This repository contains the k-d tree implementation as a part of third assignment in COL362 (Intro. to Database Management Systems) being held at IIT Delhi
The file parent.py is provided to you (you are not supposed to edit it). It is the program that will time your submission. You are expected to submit your code along with a run.sh which compiles and runs your program (Specifications below).
In order for parent.py to measure the time taken by your program to just answer the query (excluding the k-d tree construction time), the following mechanism has been adopted.
- parent.py will execute
sh run.sh <dataset_file>
as a child process. (run.sh should in turn compile and run your program) (Here <dataset_file> is the name of the file containing the data points - Format specified below) - Your program (child) should construct the k-d tree using <dataset_file> and output "0" on the standard output (stdout) when done. This would be read by the parent.
- parent.py would then write the name/path of the <query_file> (which contains the query point for kNN - Format specified below) and the value of k (k in kNN) on your standard input (stdin). It also starts the timer now.
- Your program should now read the name of the <query_file> and the value of k from stdin and process the query using the k-d tree.
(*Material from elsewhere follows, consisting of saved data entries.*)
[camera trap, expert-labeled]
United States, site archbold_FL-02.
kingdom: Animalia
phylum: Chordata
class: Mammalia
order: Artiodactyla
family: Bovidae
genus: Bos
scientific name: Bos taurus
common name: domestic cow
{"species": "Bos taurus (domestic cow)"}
The output (the k nearest neighbors) should then be written to results.txt. (Format specified below)
- Your program should then output "1" on stdout so that the parent can stop the timer and check your results.txt.
- A point is represented as a space separated list of values along each dimension.
- <dataset_file>:
- First line is "D N" where D = numer of dimensions and N = number of points.
- N lines follow where each line is a D-dimesnional point.
- <query_file>:
- First line is "D" where D = number of dimensions
- Next line is the D-dimensional query point.
- results.txt: k lines where each line should be a point.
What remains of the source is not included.